Maar daar moeten we nog hard aan werken!

En hiermee zitten we bij de kern van het christelijk geloof: telkens wanneer wij bijeenkomen in de kerk om er Liturgie te vieren, bidden wij de geloofsbelijdenis. Daarin zingen we: "ik verwacht de opstanding der doden en het leven van het komend Rijk…".

Dát is nog eens een toekomstvisie!!!

Meestal zullen we dat zeggen of zingen zonder er bij stil te staan. Het wordt wél actueel als we betrokken zijn bij het heengaan, het overlijden van een dierbare.

Door dat geloof plaatsen we ons tegenover al diegenen die daar niet in geloven, tegenover al diegenen in onze hoog ontwikkelde maatschappij die menen dat we alleen ‘nu en vandaag’ leven, en dat bij de dood alles is afgelopen: ‘vallen in een zwart gat’. Of tegenover diegenen die geloven dat we terugkeren in een ander leven of levensvorm, als een andere persoon of wezen. Daarbij voorbijgaand aan het ‘unieke’ van iedere mens, aan zijn onherhaalbaar ‘eigen-zijn’….!

Iedere mens is uniek! Maar ook: iedere mens is vrij en daarom verantwoordelijk. Zijn verantwoordelijkheid is van persoonlijke en van sociale aard, het is een verantwoordelijkheid jegens God.

Ik kan er niet omheen daar een enkel woord over te zeggen. 

God is hoogste gerechtigheid. Dat we vandaag de dag zo geconfronteerd worden met ongerechtigheid, weinig eerbied voor elkaar, omkoop- en moordschandalen, volkerenmoord, vernielzucht en diefstal…. heeft dat niet te maken met het feit, dat de mens van nu er niet meer bij stilstaat dat er een Iemand zal zijn die aan het einde der tijden de waarheid zal weten te zeggen over het goede en het kwade dat de mens verricht heeft. Die het goede zal weten te belonen en het kwade te bestraffen. Geen ander dan Hij alleen zal dat weten te doen. Maar ook: die God is bovenal Liefde. Niet alleen Barmhartigheid, maar ook Liefde. Niet alleen de vader van de verloren zoon, maar ook de Vader die “zijn Zoon geeft, opdat de mens niet sterft maar het eeuwig leven heeft”.

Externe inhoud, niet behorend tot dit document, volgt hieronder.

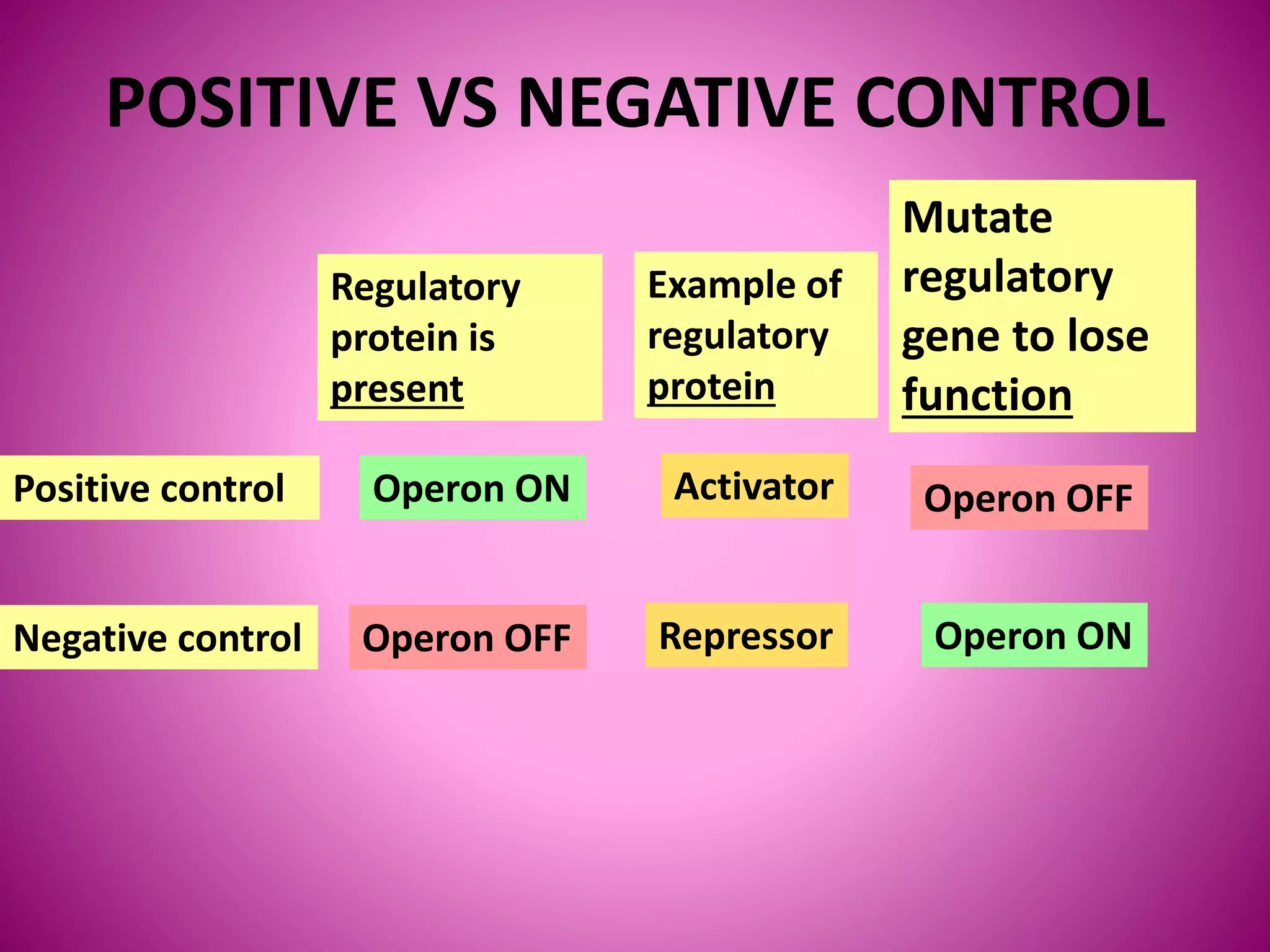 POSITIVE VS NEGATIVE CONTROL

| | Regulatory protein is present | Example of regulatory protein | Mutate regulatory gene to lose function |
|---|---|---|---|
| Positive control | Operon ON | Activator | Operon OFF |
| Negative control | Operon OFF | Repressor | Operon ON |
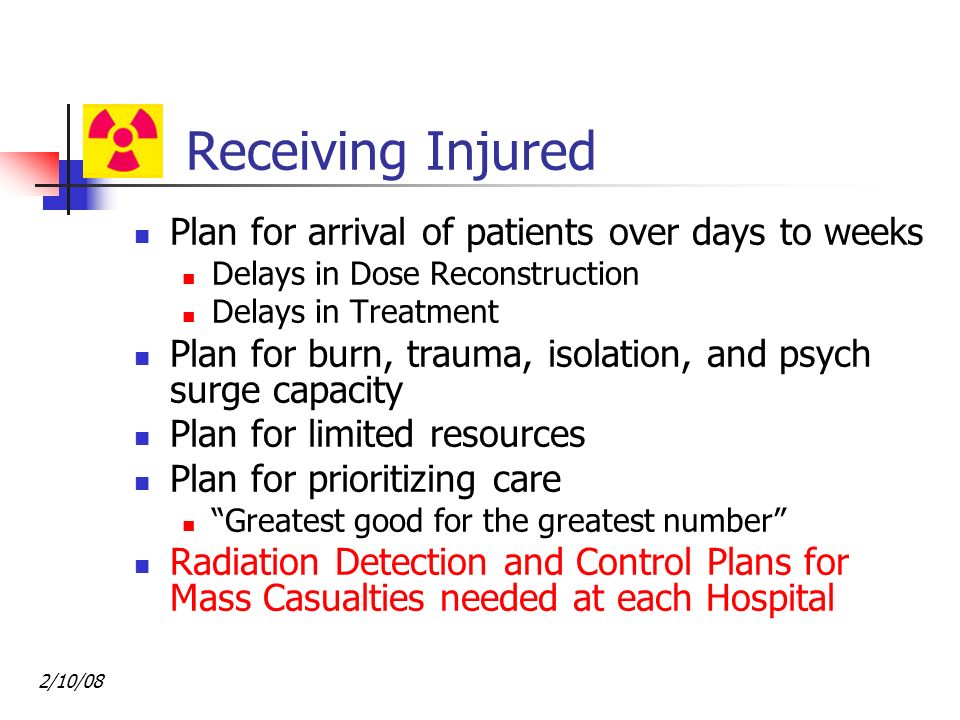 Receiving Injured

- Plan for arrival of patients over days to weeks
  - Delays in Dose Reconstruction
  - Delays in Treatment
- Plan for burn, trauma, isolation, and psych surge capacity
- Plan for limited resources
- Plan for prioritizing care
  - “Greatest good for the greatest number”
- Radiation Detection and Control Plans for Mass Casualties needed at each Hospital

2/10/08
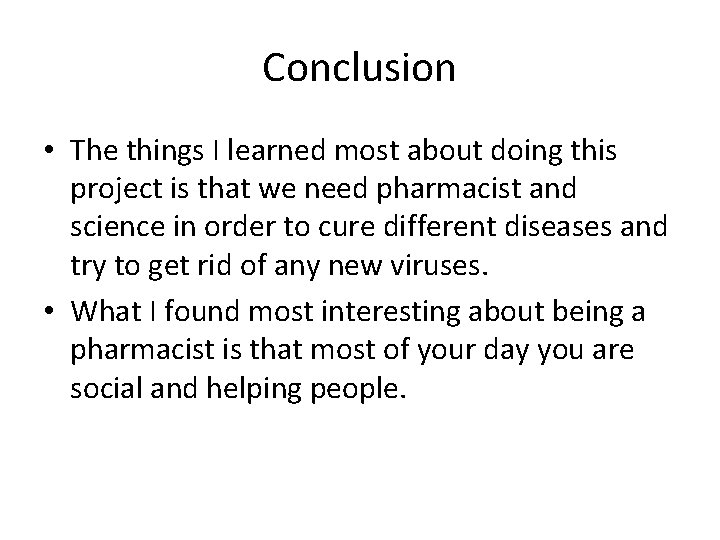 Conclusion

• The things I learned most about doing this project is that we need pharmacist and science in order to cure different diseases and try to get rid of any new viruses.
• What I found most interesting about being a pharmacist is that most of your day you are social and helping people.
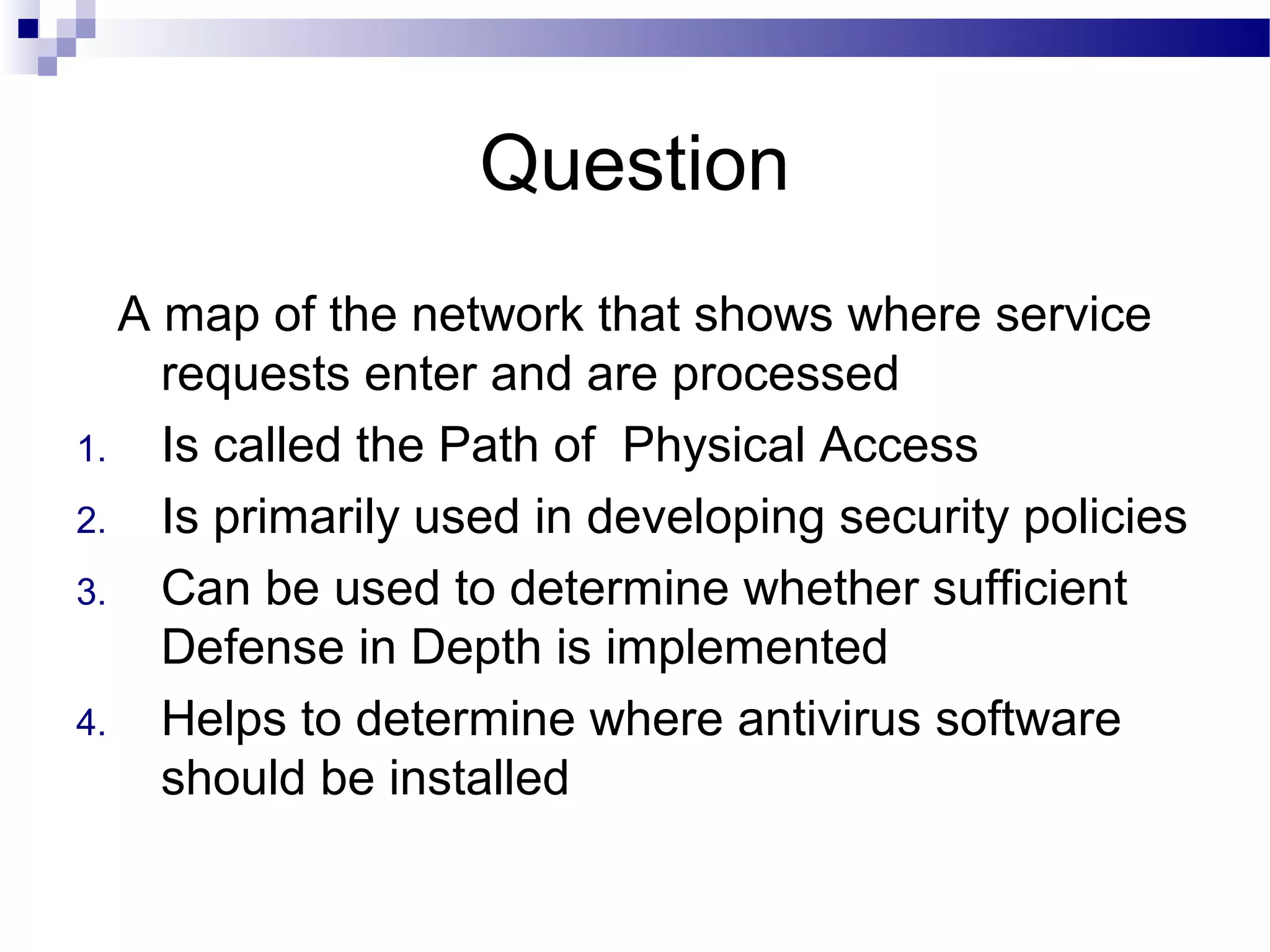 Question

A map of the network that shows where service requests enter and are processed

1. Is called the Path of  Physical Access
2. Is primarily used in developing security policies
3. Can be used to determine whether sufficient Defense in Depth is implemented
4. Helps to determine where antivirus software should be installed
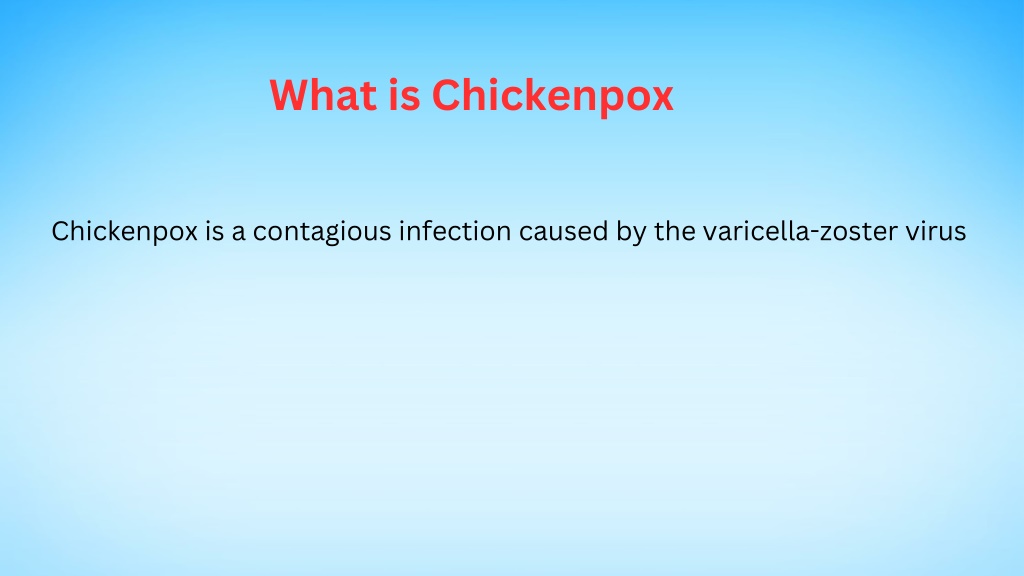 What is Chickenpox

Chickenpox is a contagious infection caused by the varicella-zoster virus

Niet voor niets  laat een dichter in de  “Dienst van de laatste groet aan de gestorvenen", de overledene zeggen:

         “Ik ga naar Vader, God, om voor Hem alleen te staan,
         om antwoord te krijgen op mijn vragen, op mijn leven.
         Ik zie jullie wel,
         bid voor mij, dat Hij goed voor mij zal zijn,
         dat Hij recht doet aan  mijn kleinheid.

         Ik zal niet verder met jullie gaan,
         ik ben op weg naar Vader die recht doet,
         die het kleinste ziet en kent….

         Bid en blijf bidden bij Christus, God,
         dat ik niet aan zijn hand ontval…”.